StackBlitzの中身も「Vite」だった
StackBlitzは、Vite というReactの開発道具を、ブラウザの中で動かしてくれていました。同じViteを自分のパソコンに入れれば、StackBlitzと同じようにReactを動かせます。地続きなので、こわくありません。
手順1:Node.js を入れる
ViteなどのReactの道具を動かすには、Node.js(ノード・ジェイエス) というものが必要です。
- ブラウザで
nodejs.orgを開く - 「LTS」と書かれた、おすすめ版をダウンロードする
- ダウンロードしたファイルを開いて、案内どおりに進める(インストール)
ここはおうちの人にお願いするのが安心です。アプリを入れる作業なので、おうちの人と相談してね。
手順2:Reactプロジェクトを作る
ターミナル(黒い画面。Macは「ターミナル」、Windowsは「ターミナル」や「コマンドプロンプト」)を開いて、次のように打ちます。
npm create vite@latest my-appこれは「Viteで my-app という名前の新しいプロジェクトを作って」という意味です。すると、いくつか質問されます。
- フレームワークは? → React
- 言語は? → JavaScript
を選びます(矢印キーで選んでエンターです)。
手順3:動かす
作ったプロジェクトに入って、必要な部品を入れて、動かします。
cd my-app
npm install
npm run devそれぞれの意味は、こうです。
| コマンド | いみ |
|---|---|
cd my-app |
my-app のフォルダに入る |
npm install |
必要な部品をまとめて入れる |
npm run dev |
Reactを動かす(開発サーバーを起動) |
うまくいくと、http://localhost:5173 のような住所(URL)が表示されます。それをブラウザで開くと——あなたのパソコンの中でReactが動いています!
きょうのうんせい
大吉 🎉
src/App.jsx の中身を、StackBlitzで作ったおみくじのコードに書きかえれば、おみくじも自分のPCで動きます。
ここまでで学んだこと
このシリーズ全14回で、こんなにたくさんのことを学びました。
- Webのしくみ … ブラウザ・サーバー・URL(第1回)
- 3つのことば … HTML・CSS・JavaScript(第2〜4回)
- React … 部品(コンポーネント)で作る考え方(第5回)
- StackBlitz … ブラウザだけでReactを動かす(第6回)
- コンポーネント・JSX・props・map … 部品を作ってならべる(第7〜8回)
- state・イベント・条件 … 押すと変わる動き(第9回)
- アプリ作り … おみくじ・クイズ・じゃんけん(第10〜12回)
- 環境構築 … 自分のPCで動かす(第13回・今回)
つぎに学ぶこと
「もっとくわしく学びたい!」と思ったら、次は React基礎 完全ガイド シリーズへ進んでみましょう。このシリーズで体験したことを、もう少し深く・ていねいに学べます。

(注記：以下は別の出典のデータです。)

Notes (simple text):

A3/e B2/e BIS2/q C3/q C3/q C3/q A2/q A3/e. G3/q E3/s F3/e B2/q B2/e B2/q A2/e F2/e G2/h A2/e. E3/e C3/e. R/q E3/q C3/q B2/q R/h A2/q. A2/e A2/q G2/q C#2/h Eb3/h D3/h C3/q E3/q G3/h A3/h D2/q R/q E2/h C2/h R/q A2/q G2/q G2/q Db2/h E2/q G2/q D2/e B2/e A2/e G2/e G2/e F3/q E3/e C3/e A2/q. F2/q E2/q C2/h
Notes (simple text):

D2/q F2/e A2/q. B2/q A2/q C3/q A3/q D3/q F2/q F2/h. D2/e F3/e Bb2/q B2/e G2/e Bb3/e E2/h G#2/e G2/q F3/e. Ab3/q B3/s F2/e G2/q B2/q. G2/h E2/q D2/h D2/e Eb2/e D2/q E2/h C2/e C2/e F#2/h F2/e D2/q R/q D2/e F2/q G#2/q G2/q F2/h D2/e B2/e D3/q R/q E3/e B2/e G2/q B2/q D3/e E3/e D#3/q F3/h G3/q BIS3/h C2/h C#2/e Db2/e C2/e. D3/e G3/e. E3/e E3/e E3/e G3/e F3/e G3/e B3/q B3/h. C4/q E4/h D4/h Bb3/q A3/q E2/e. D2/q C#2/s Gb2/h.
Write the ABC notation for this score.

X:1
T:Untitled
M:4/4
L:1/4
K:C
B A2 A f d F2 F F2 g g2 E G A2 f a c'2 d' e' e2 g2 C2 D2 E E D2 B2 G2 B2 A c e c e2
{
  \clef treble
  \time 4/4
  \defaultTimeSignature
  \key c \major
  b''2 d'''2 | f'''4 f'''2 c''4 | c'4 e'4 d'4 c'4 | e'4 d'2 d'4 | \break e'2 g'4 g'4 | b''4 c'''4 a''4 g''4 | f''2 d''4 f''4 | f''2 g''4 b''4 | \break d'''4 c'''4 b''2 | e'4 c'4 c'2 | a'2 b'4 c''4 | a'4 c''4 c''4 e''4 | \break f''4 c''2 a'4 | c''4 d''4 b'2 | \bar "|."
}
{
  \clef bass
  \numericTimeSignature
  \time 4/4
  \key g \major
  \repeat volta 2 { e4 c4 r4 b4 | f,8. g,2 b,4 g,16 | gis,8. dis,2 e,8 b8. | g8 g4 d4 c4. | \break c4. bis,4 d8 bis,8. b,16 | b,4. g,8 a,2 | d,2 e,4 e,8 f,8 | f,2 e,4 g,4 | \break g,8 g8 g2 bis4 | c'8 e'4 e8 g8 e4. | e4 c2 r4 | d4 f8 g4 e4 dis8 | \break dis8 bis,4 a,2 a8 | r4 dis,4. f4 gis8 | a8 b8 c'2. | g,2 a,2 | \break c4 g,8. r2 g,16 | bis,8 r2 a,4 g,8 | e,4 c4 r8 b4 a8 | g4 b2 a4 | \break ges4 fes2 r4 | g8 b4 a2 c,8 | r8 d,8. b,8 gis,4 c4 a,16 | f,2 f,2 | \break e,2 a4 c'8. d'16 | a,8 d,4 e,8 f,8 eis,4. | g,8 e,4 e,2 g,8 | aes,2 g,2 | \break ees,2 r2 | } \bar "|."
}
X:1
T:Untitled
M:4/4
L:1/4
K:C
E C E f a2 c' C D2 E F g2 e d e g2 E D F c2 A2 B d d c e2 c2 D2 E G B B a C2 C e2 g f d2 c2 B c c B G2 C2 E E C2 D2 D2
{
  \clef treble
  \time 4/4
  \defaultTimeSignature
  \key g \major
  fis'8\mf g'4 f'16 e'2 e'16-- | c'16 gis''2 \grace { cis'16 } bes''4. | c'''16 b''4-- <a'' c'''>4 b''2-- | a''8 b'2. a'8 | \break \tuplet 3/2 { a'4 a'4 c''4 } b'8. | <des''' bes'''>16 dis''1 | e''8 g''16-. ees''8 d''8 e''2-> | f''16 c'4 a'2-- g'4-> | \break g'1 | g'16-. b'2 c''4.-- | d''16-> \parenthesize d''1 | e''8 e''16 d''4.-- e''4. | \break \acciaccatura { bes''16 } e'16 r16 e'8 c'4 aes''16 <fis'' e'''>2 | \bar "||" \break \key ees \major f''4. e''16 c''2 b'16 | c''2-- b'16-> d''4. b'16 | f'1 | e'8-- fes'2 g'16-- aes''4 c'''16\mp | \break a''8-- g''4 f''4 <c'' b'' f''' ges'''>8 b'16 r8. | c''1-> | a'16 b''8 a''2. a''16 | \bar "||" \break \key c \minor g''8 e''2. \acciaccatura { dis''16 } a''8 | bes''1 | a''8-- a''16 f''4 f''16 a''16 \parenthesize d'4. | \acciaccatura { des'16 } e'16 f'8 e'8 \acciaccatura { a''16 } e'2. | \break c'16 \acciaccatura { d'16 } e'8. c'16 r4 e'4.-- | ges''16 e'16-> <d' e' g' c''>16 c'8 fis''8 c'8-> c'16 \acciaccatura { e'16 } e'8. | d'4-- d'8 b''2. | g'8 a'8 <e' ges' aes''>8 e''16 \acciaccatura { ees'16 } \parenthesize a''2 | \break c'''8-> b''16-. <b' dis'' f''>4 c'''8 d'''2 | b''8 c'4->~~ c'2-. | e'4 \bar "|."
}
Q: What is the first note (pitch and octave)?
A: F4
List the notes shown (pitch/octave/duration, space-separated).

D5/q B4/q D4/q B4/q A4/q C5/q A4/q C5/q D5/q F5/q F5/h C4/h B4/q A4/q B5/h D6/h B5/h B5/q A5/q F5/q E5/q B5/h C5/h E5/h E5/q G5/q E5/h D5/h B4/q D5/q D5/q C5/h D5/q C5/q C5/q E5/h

あせらず、自分のペースで。あなたはもう、自分の手でアプリを作れるようになりました。これからも、いろいろ作って楽しんでください!
まとめ
- StackBlitzの中身も Vite。だから自分のPCでも同じものが動かせる
- Node.js を入れる →
npm create vite@latestでプロジェクトを作る →npm run devで動かす http://localhost:5173を開くと、自分のPCの中でReactが動く- もっと学ぶなら、次は React基礎 完全ガイド へ
ここまでおつかれさまでした。あなたの「作って楽しい」プログラミングは、ここからが本番です!